TEXT:
[Start of Attachment]

Public records, including voting records, link the property to the wife of Duane “Keffe D” Davis, the uncle of Orlando Anderson, one of Shakur’s known rivals who authorities have long suspected in the rapper’s death.

Anderson denied any involvement in Shakur’s killing at the time, and died two years later in an unrelated gang shooting.

Mr Sansouci said they watched a man and a woman step outside the house surrounded by police, place their hands behind their heads and slowly walk backwards toward the officers.

He said they do not know the people who live in the home. He described the area as “a nice, quiet cul-de-sac neighbourhood” but said most residents on the street keep to themselves.

News of the search breathed new life into Shakur’s long-unsolved killing, which has been surrounded by conspiracy theories. There have never been any arrests, yet attention on the case has endured for decades.

Shakur’s death came as his fourth solo album, All Eyez On Me, remained on the charts, with some five million copies sold. Nominated six times for a Grammy Award, Shakur is largely considered one of the most influential and versatile rappers of all time.

On the night of September 7, 1996, Shakur was travelling in a black BMW driven by Death Row Records founder Marion “Suge” Knight in a convoy of about 10 cars. They were waiting at a red light near the Las Vegas Strip when a white Cadillac pulled up next to them and gunfire erupted. Shakur was shot multiple times.

The shooting unfolded shortly after a casino brawl earlier in the evening between Anderson, Shakur and their associates.

There were many witnesses, but the investigation quickly stalled, in part because those witnesses refused to cooperate, Las Vegas police previously said.

[End of Attachment]

TASKS AND EXERCISES:
(1) From the text on Shakur's killing, reproduce the stretch from "Public records, including" through "unrelated gang shooting.".
(2) List every person identified by name in the text on Shakur's killing.

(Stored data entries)

[Start of Attachment]

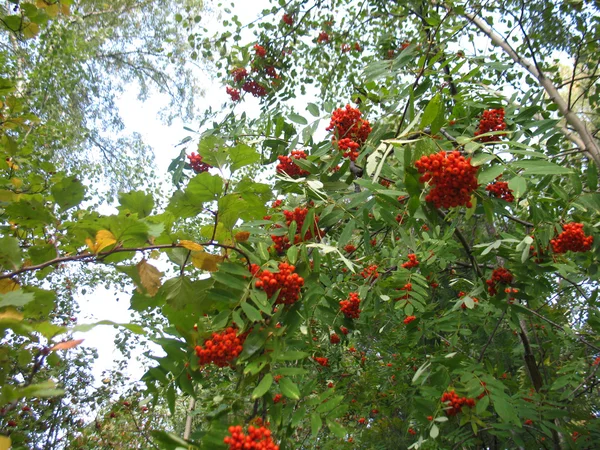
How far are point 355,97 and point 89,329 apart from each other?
6.91ft

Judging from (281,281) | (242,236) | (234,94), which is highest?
(234,94)

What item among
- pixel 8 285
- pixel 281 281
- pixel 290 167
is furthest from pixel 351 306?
pixel 8 285

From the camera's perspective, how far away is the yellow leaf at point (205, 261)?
150cm

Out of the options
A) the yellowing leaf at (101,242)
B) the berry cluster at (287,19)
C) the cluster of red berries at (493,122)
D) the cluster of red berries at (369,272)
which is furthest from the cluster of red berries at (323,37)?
the yellowing leaf at (101,242)

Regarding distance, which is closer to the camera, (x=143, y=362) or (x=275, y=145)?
(x=275, y=145)

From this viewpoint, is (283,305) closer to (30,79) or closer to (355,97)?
(355,97)

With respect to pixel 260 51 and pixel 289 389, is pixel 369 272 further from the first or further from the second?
pixel 260 51

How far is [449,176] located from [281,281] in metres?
0.67

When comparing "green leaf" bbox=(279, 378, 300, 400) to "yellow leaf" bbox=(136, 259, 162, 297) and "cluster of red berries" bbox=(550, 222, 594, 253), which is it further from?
"cluster of red berries" bbox=(550, 222, 594, 253)

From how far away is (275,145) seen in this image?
7.45 feet

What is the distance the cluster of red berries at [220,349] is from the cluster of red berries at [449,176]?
2.74 feet

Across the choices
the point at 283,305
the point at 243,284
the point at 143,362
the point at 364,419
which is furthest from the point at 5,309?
the point at 143,362

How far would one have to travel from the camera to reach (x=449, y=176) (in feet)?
4.58

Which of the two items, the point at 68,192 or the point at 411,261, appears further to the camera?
the point at 411,261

[End of Attachment]

ANSWERS TO THE TASKS:
(1)
Public records, including voting records, link the property to the wife of Duane “Keffe D” Davis, the uncle of Orlando Anderson, one of Shakur’s known rivals who authorities have long suspected in the rapper’s death.

Anderson denied any involvement in Shakur’s killing at the time, and died two years later in an unrelated gang shooting.

(2)
- Duane "Keffe D" Davis
- Orlando Anderson
- Shakur
- Mr Sansouci
- Marion "Suge" Knight